Mr. Bailey entered the U.S. Border Patrol at Camp Chigas, El Paso, Texas as a member of class #11. In addition to those mentioned in his report, other members of his class included Charles Beechie, Haldon Binegar, James Greene, and Walter Hayfield.

The interview for this oral history was taped by Anita King on May 11, 1988 in Duncanville, Texas and transcribed by Mary Anne Wright on October 5, 1988 at the National Border Patrol Museum. The original copy is maintained as a permanent archive at the Museum.

 

AK - Virgil, when and where were you born?

VB - I was born July 8, 1907 , at the Hard Luck coal mine near Kenmire, North
Dakota.

AK - Will you briefly tell us what education you have?

VB - I had eight grades of education in Canada, in Alberta, ant through high
School in Wichita, Kansas

AK - Why did you go into the Border Patrol?

VB - Well, Mr.

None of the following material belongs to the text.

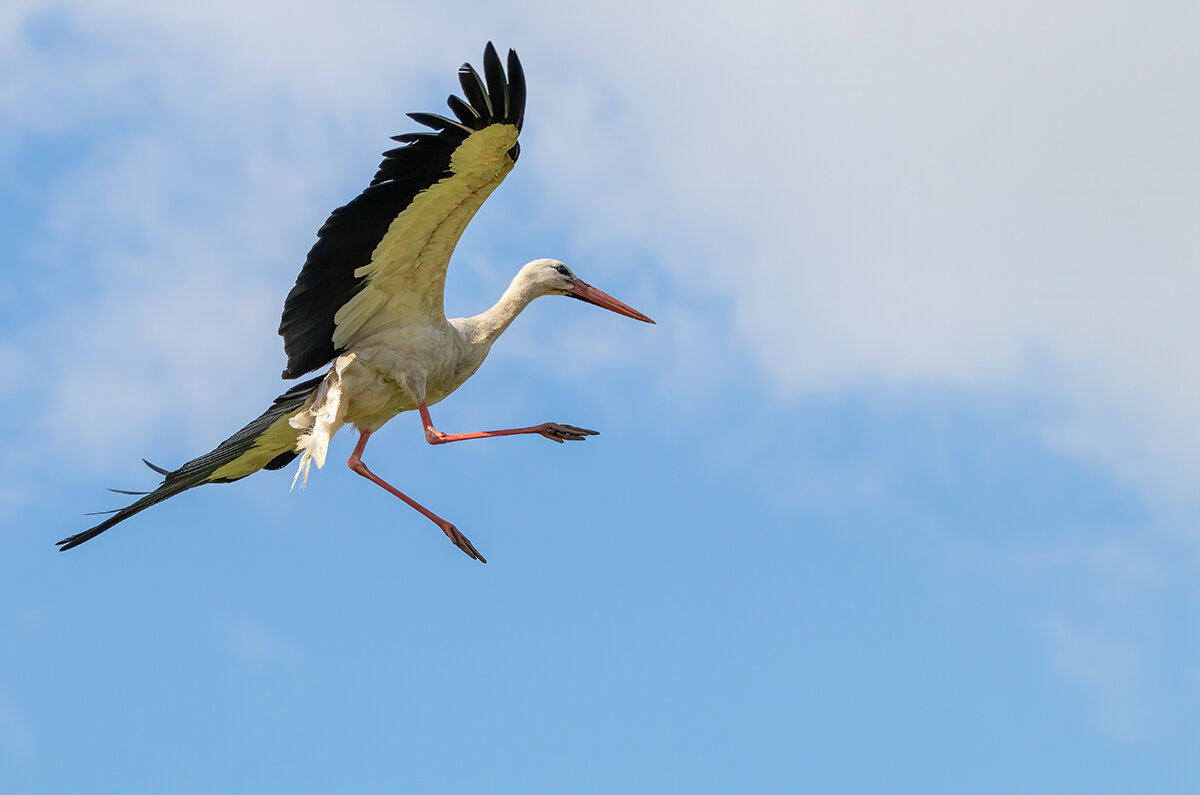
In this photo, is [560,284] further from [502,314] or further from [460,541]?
[460,541]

Tenney, who gave me my oral interview, asked me “Virgil, why in
in the hell do you want to go into the Border Patrol?” Actually, the reason was I had been eight years a policeman in Wichita, Kansas, and while it was during the time of Pretty Boy Floyd Dillinger, and what were their names?

AK - Bonnie Parker?

VB - Bonnie Parker and Clyde Barron, her boyfriend, it was still a very mundane job, where you were answering complaints about chickens in flower beds and dogs barking and I thought, I’d get into something where everything would be a felony, be investigating or working on felony cases. Besides that, it was a $150.00 a month and I was only making $140.00, so I had been interested in the Border Patrol. Some of the policeman had gone on before me and I thought I’d like to try that.

AK - Did you attend the Border Patrol Training School in El Paso?

VB - Yes.

Ak - When did you enter the school?

VB - It was August 27th, 1941 and lasted till September 30, 1941.

AK - Where was your first station?

VB - First station was McAllen, Texas, but I had worked nine days before I went to
school at Fabens, Texas, going each day from El Paso to Fabens and working
the night there.

AK - Who was your senior Patrol Inspector on your first assignment?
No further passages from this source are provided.